[Tasks to perform]
**a)** Copy the recumbent-bike forum thread word for word, from "Went out in" up to and including "up a little.".
**b)** Extend the recumbent-bike forum thread with the next stretch of replies, starting right after its final line.

## start Selected excerpt

# 'bent morning



## wafflycat (5 Mar 2008)

Went out in Norbert this morning. Thoroughly enjoyed it. Cold though. Mind you, I must be getting fitter as I even managed the big chainring today. Hurrah!


----------



## TheDoctor (5 Mar 2008)

Glad you enjoyed it. 
Must admit, when I saw the thread title I had an image of something a bit more salacious, if you see what I mean. I must clean my act up a little.
*feels slightly disgusted with self. Only slightly, mind*


----------



## Andy in Sig (5 Mar 2008)

When you say "in" Norbert, does that mean it is one of those bents with all round body work? (I know there's a jargon term for it but can't for the life of me think what it is.)


----------



## TheDoctor (5 Mar 2008)

Andy in Sig said:


> When you say "in" Norbert, does that mean it is one of those bents with all round body work? (I know there's a *jargon term for it* but can't for the life of me think what it is.)




HPV?


----------



## Andy in Sig (5 Mar 2008)

No, I mean the actual bit of plastic or fibre glass or whatever it is that goes all around the bike. You sometimes see pictures of just the heads of eccentric looking chaps peeping out of them.


----------



## BentMikey (5 Mar 2008)

Velomobile. But not Norbert.


----------



## domtyler (5 Mar 2008)

Full fairing?


----------



## Andy in Sig (5 Mar 2008)

I think that sounds like it.


----------



## Andy in Sig (5 Mar 2008)

BentMikey said:


> Velomobile. But not Norbert.



But velomobile sounds a bit er ... well ... French.

Couldn't we anglicise it and call it a speedwagon?


----------



## wafflycat (5 Mar 2008)

With regards to Norbert, I am cradled in his lovely comfy mesh seat, so I feel as if I am enveloped in him rather than sitting on him, so to speak. 
Norbert is my mobile deck chair. 

No doubt The Doctor will cast some double entendres upon my being enveloped or sitting upon...

## end Selected excerpt
## start Dataset extract

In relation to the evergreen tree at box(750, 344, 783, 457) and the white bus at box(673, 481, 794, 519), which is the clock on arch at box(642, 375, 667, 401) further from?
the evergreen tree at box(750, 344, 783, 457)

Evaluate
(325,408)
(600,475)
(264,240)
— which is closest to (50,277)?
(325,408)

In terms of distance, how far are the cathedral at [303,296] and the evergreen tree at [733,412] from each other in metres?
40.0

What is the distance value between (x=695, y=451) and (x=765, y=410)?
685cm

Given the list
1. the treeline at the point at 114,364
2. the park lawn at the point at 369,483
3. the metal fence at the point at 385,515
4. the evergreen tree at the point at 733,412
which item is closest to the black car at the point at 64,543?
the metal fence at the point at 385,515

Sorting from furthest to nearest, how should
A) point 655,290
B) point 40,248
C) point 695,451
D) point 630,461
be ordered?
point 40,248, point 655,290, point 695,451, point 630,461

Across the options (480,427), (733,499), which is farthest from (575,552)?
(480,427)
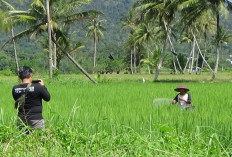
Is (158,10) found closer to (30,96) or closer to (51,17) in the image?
(51,17)

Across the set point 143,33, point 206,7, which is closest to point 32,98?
point 206,7

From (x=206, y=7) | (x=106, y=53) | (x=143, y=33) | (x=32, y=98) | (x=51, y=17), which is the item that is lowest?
(x=32, y=98)

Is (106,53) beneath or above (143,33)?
beneath

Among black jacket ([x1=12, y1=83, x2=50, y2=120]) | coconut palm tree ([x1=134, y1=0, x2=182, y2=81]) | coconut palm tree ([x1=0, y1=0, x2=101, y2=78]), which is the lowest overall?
black jacket ([x1=12, y1=83, x2=50, y2=120])

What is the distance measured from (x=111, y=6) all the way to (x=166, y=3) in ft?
558

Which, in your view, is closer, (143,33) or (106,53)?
(143,33)

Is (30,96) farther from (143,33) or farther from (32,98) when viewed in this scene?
(143,33)

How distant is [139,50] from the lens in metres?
38.0

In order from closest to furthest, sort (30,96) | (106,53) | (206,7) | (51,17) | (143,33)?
1. (30,96)
2. (51,17)
3. (206,7)
4. (143,33)
5. (106,53)

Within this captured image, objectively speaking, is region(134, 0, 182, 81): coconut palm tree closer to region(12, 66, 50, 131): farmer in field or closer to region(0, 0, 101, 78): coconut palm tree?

## end Dataset extract

[Responses by task]
**a)**
Went out in Norbert this morning. Thoroughly enjoyed it. Cold though. Mind you, I must be getting fitter as I even managed the big chainring today. Hurrah!


----------



## TheDoctor (5 Mar 2008)

Glad you enjoyed it. 
Must admit, when I saw the thread title I had an image of something a bit more salacious, if you see what I mean. I must clean my act up a little.

**b)**
----------



## TheDoctor (5 Mar 2008)

Did someone call?

Wouldn't dream of making that sort of innuendo about your comfort machine, Waffles. I'm glad you had a good ride.


----------



## wafflycat (5 Mar 2008)

You feeling okay Doc?


----------



## TheDoctor (5 Mar 2008)

I am now I've seen you! Especially since I might be seeing you on Sunday, if I go on the Norfolk ride.

You might even see me building up a sweat while labouring away beneath you.

Because I might be on a bent, and you won't be.



wafflycat said:


> With regards to Norbert, I am cradled in his lovely comfy mesh seat, so I feel as if I am enveloped in him rather than sitting on him, so to speak.
> Norbert is my mobile deck chair.
> 
> No doubt *The Doctor will cast some double entendres* upon my being enveloped or sitting upon...



Must...resist
must.....resist

Can't resist...

If you want a double entendre, I'll give you one!!!

IGMC


----------



## wafflycat (6 Mar 2008)

OOH! How excellent!! If you do turn up you'll see Mr & Mrs Wafflycat & perhaps a Wafflycat Minor. Bring on the double entendres!


----------



## TheDoctor (6 Mar 2008)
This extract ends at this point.